I hadn’t even thought of it. I told her so.
“I hope you’re not going to gamble,” she said.
I told her I thought I’d had my fill.
I hung up the phone and lay down on the bed, exhausted. Jesus, what a day of doing nothing. All right, what the hell am I gonna do tonight? I mean, here I am, footloose and fancy free in Atlantic City, with the evening stretched out before me. Aside from gambling, what sort of pleasures could a gentleman seek?
The thing is, I’m not the type of guy to cheat on my wife. Now please don’t take that to be any chest-thumping declaration of overwhelming virtue on my part. True, I’m a happily married man and I love my wife and kid and all that, but that’s not the only reason. The fact is, I am scared to death of women. They are an inscrutable species. I don’t understand them. In my opinion, any guy who claims he understands women is either a fool or a liar. Oh, sure, some guy may be considered a great ass-man and do well with women, but understand them—I don’t think so. Women are incredible creatures. They have an almost magical quality. I don’t know what it is—if I did, it wouldn’t be magical—but they have it. And they all have it, from my wife right on down to the gum-chewing ticket seller in the movie theater.
So chasing after women isn’t quite my style. Oh, that’s not to say I haven’t thought about it. Like Jimmy Carter, I have lusted in my heart many times. I have my fantasies. One of them has always been becoming so successful a writer that starlets and groupies and what-have-you were constantly throwing themselves at my feet. This is a very pleasant fantasy. My wife and kid don’t ente
r into it, incidentally. In the fantasy, they just conveniently aren’t there. That’s the nice thing about a fantasy. Reality doesn’t have to intrude.
That particular fantasy sustained me for many years.
Then along came AIDS.
I must say, I resent AIDS. I realize that’s an incredibly boorish and insensitive statement, sort of on a par with saying, “Lepers make me nervous.” But it happens to be the truth. I resent AIDS. I mean, here’s a reality so harsh, so cruel, so brutal and so graphic that it does intrude on the fantasy. And that’s the unkindest cut of all.
I remember back in the days when sex was young and innocent. It used to be, if you had sex, you might get the clap, in which case you’d get a shot and have to take it easy for a week. Then it got a little worse: if you had sex, you might get herpes—you couldn’t get rid of it, but it wasn’t that bad: a lot of people had it, and you could all kind of itch together.
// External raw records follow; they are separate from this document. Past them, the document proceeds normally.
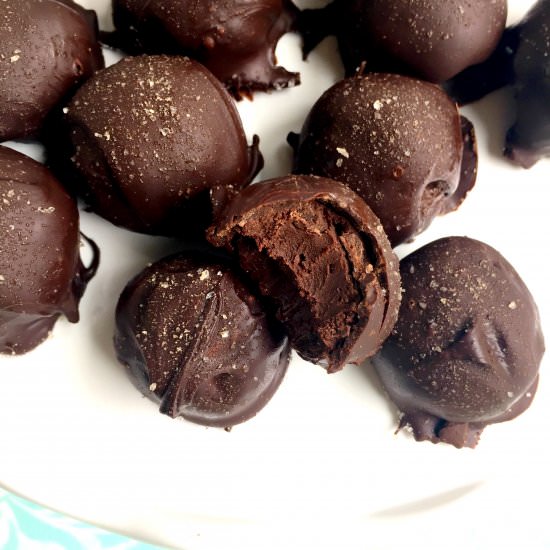 Cinnamon Dark Chocolate Truffles - Recipe photo by Theyummymuffin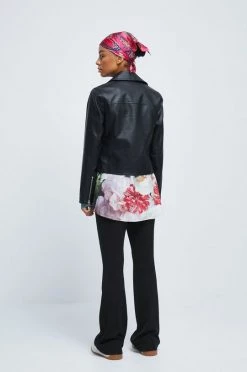 Γυναικεία Κοντά μπουφάν Ραμόνεσκα Medicine χρώμα: μαύρο -Medicine Κατάστημα unnamed file 916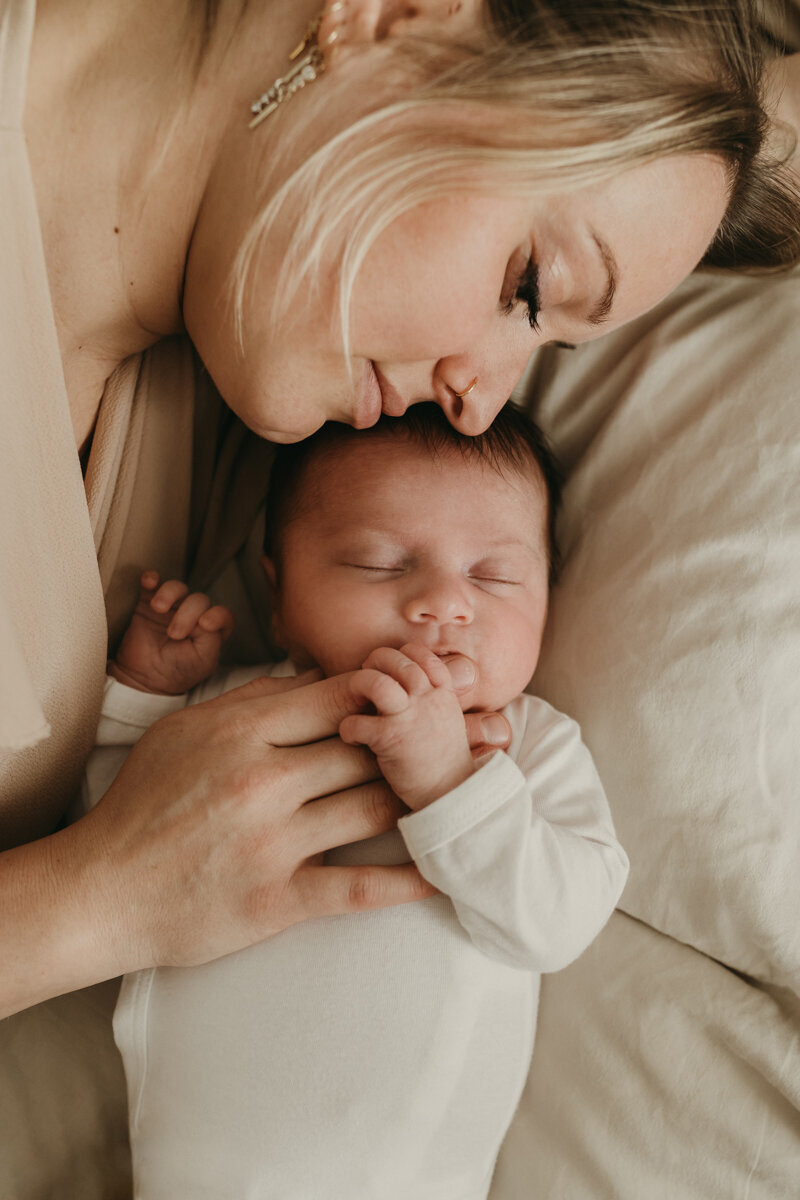 newborn-fotograaf-newborn-fotoshoot-nijmegen-blinkend-beeld-45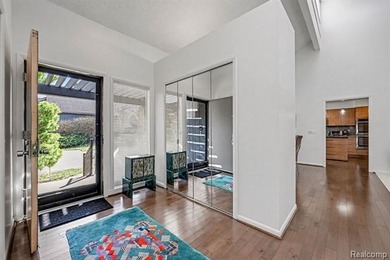Welcome to this beautifully updated detached brick ranch condo - photo 4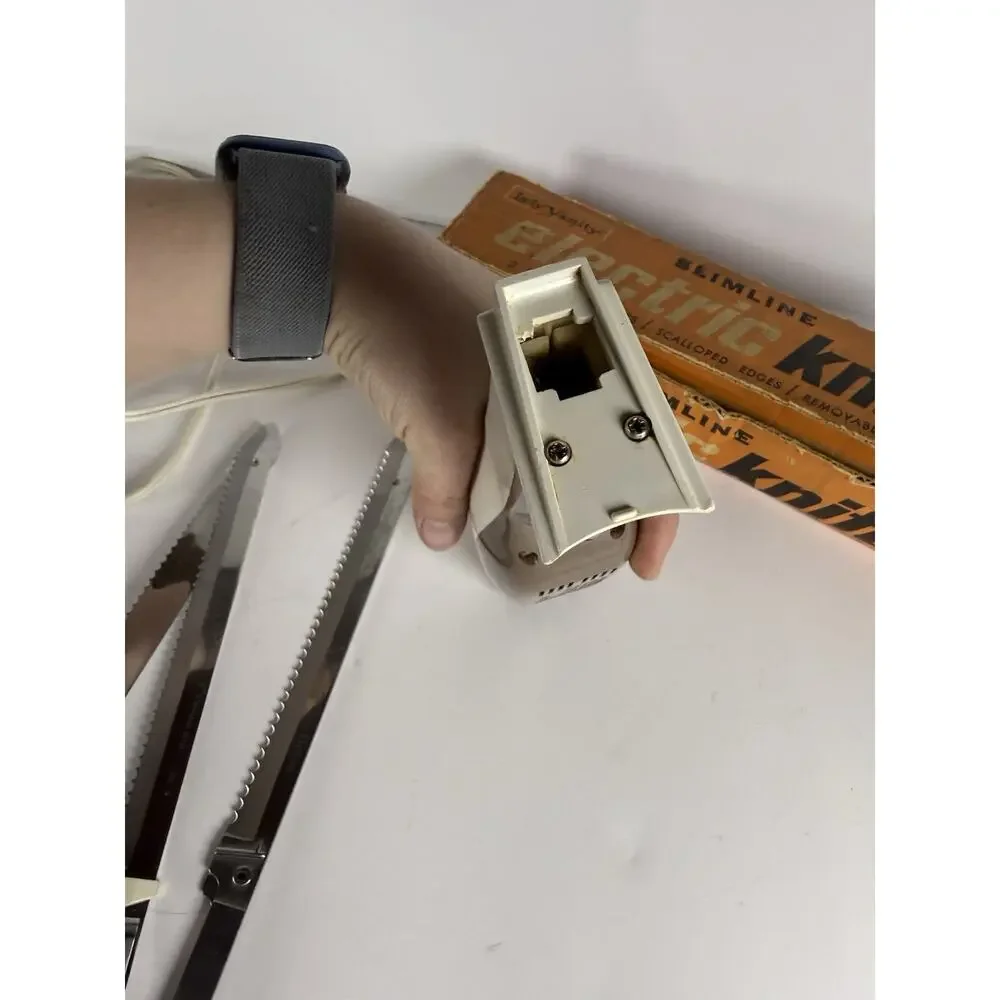 1960’s Lady Vanity Slimline Corded Electric Knife Beige 8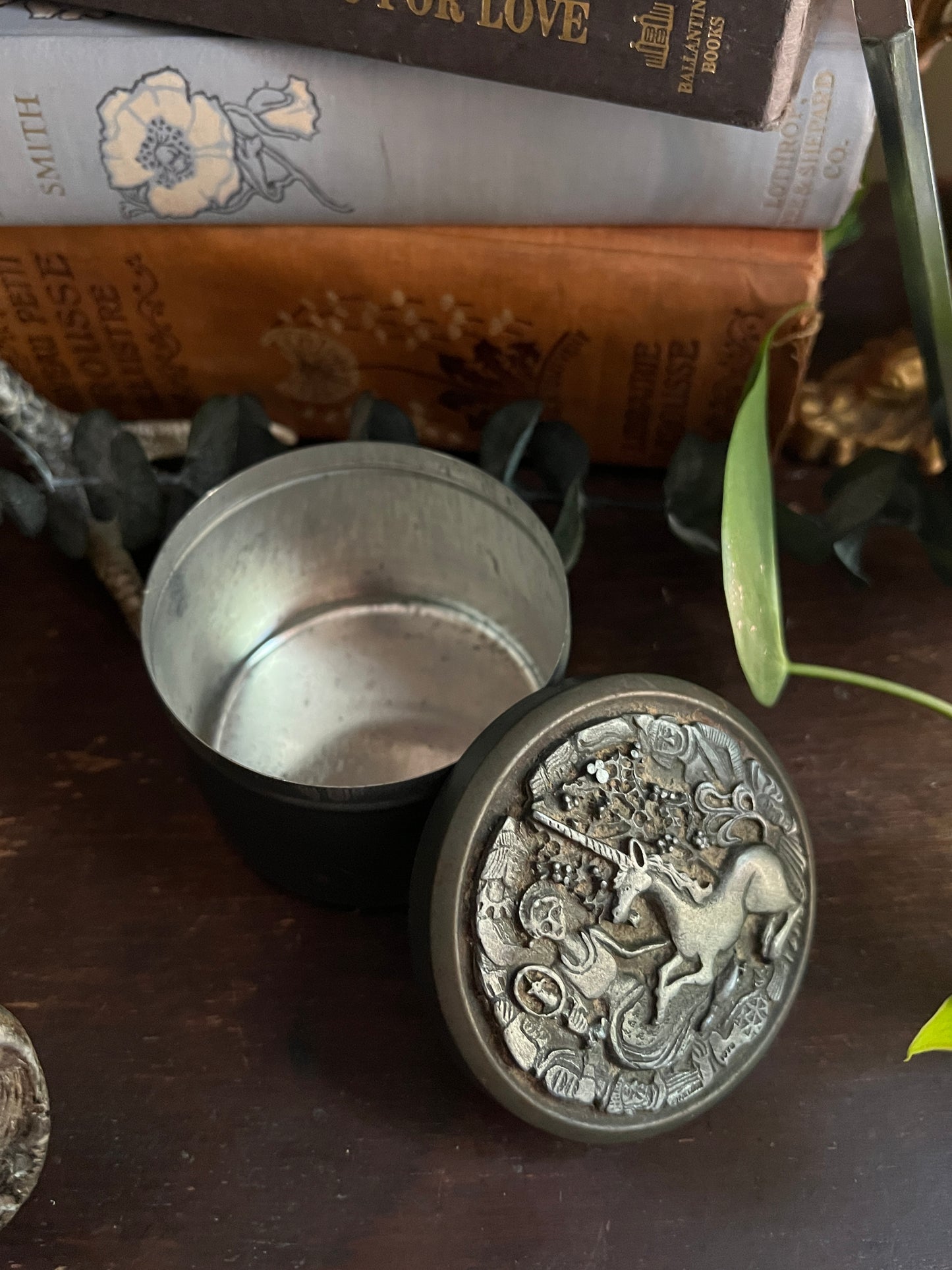 1978 Unicorn Pewter Trinket Box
Now, you have sex and you die.
AIDS has gotten so frightening they’re even advertising condoms on TV. To me, this is mindboggling. When I was a kid, you couldn’t even find a condom. Druggists kept them hidden under the counter. If you wanted one, you had to ask for it. For a pimply-faced kid, that took a lot of guts. And you’ll recall, I was never long on guts.
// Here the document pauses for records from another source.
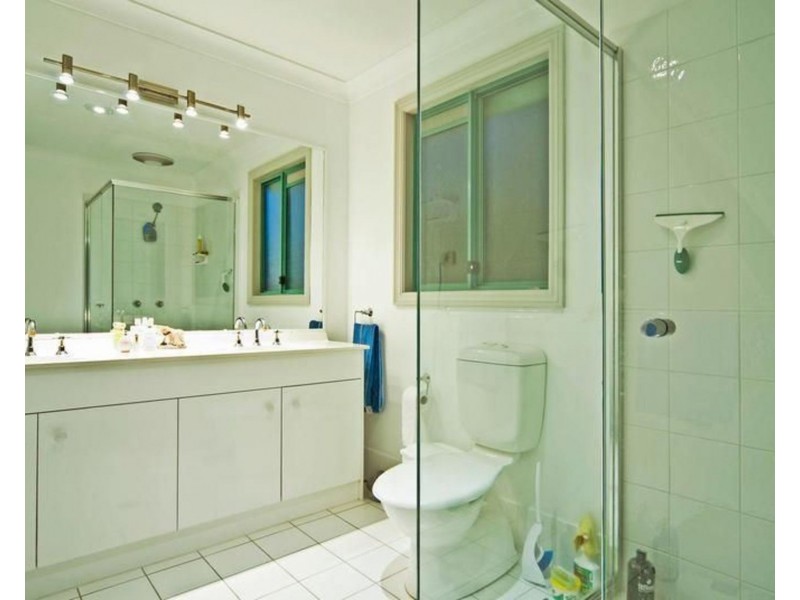 1a/3 Lee Road, Runaway Bay QLD 4216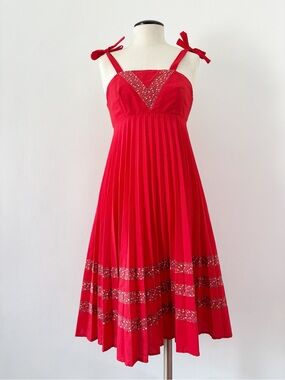 Vintage pleated Sundress with Floral Inset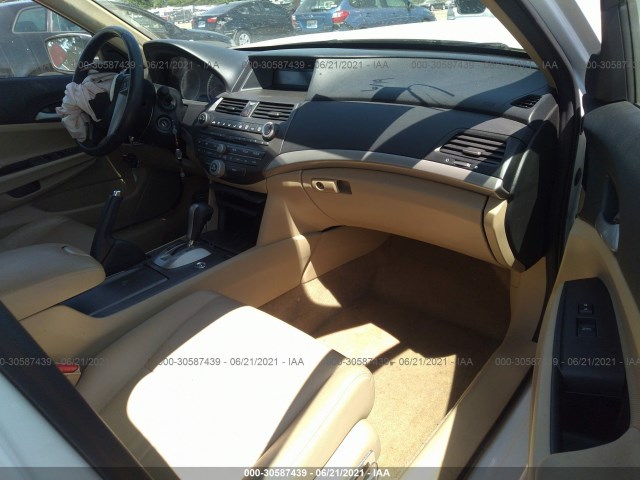 Photo 4 VIN: 1HGCP2F68CA010078 - HONDA ACCORD SDN 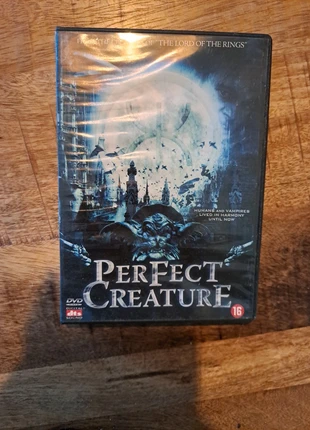 Perfect creature, staat: Heel goed, € 1,00, € 1,75 inclusief Kopersbescherming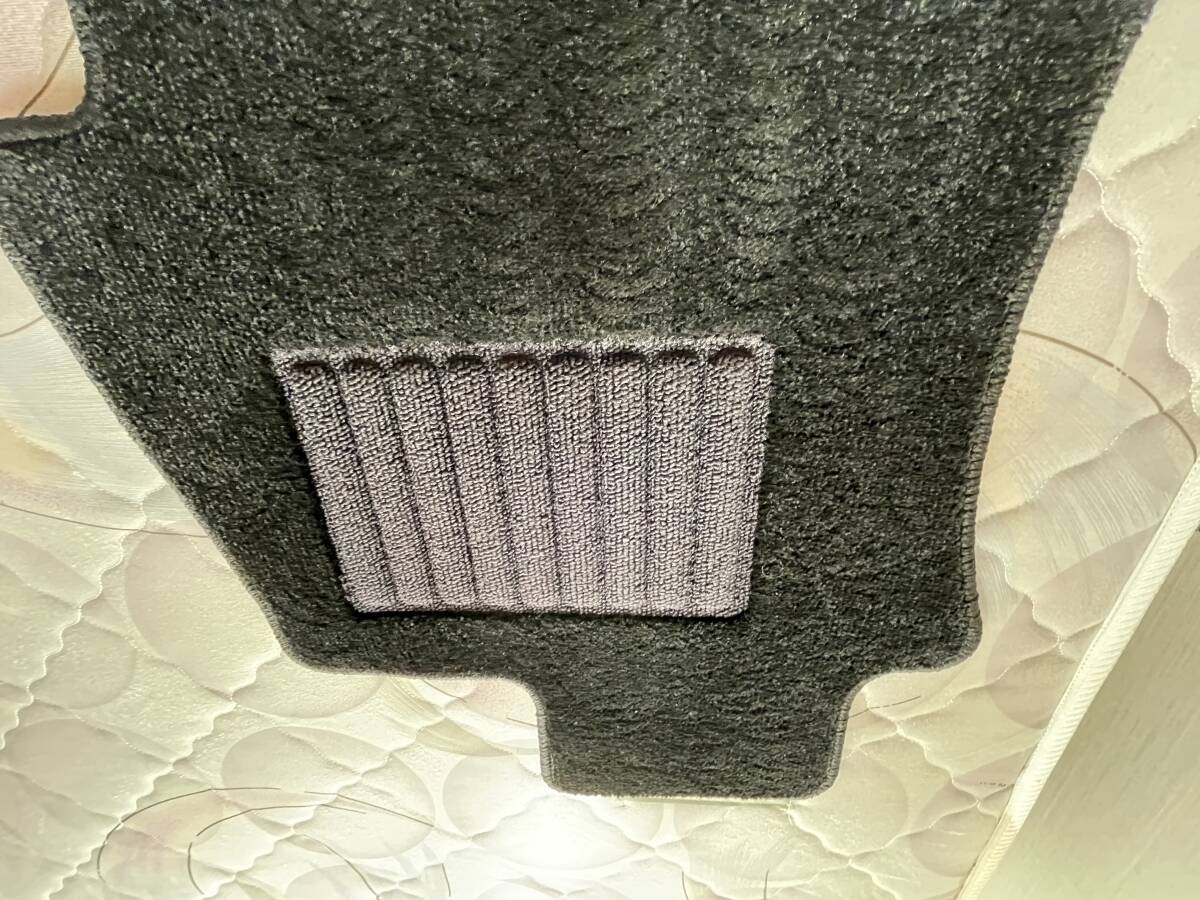 希少です。新品程度最終型　VMG.VM4型SUBARU純正レヴォーグフロアマット（ブラック仕様）_画像2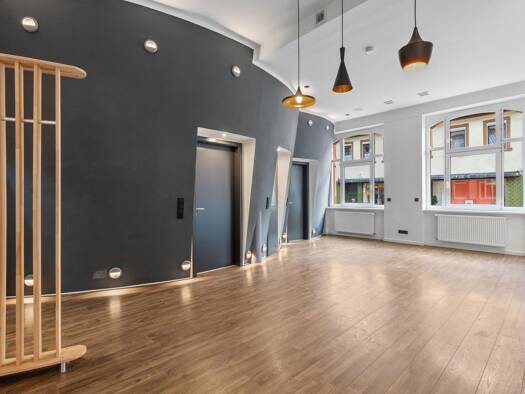 Mehrfamilienhaus zum Kauf als Kapitalanlage geeignet 12 Zimmer 275 m² 680 m² Grundstück Lambrecht 67466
They didn’t call them condoms then, either. We kids called ’em rubbers, of course, but that was slang. The proper names were contraceptives (for prevention of pregnancy), or prophylactics (for prevention of disease). A contraceptive or prophylactic or rubber was like a thin, transparent balloon. One looked at it and thought, “Jesus Christ, this is the only thing standing between me knocking up some girl, dropping out of school and fucking up my entire life?” And then one usually wound up filling the damn thing up with water and dropping it out the window on a passing classmate, which, while not quite as much fun as having sex, was infinitely safer.
But that was contraceptives and prophylactics. Today we have condoms, which I hope would be tougher, seeing as how they have a more important job to do, keeping you from getting dead. They seem tougher, somehow. Even the name sounds tougher. CONDOM. It sounds like a steel-belted radial. It inspires confidence. CON-DOM.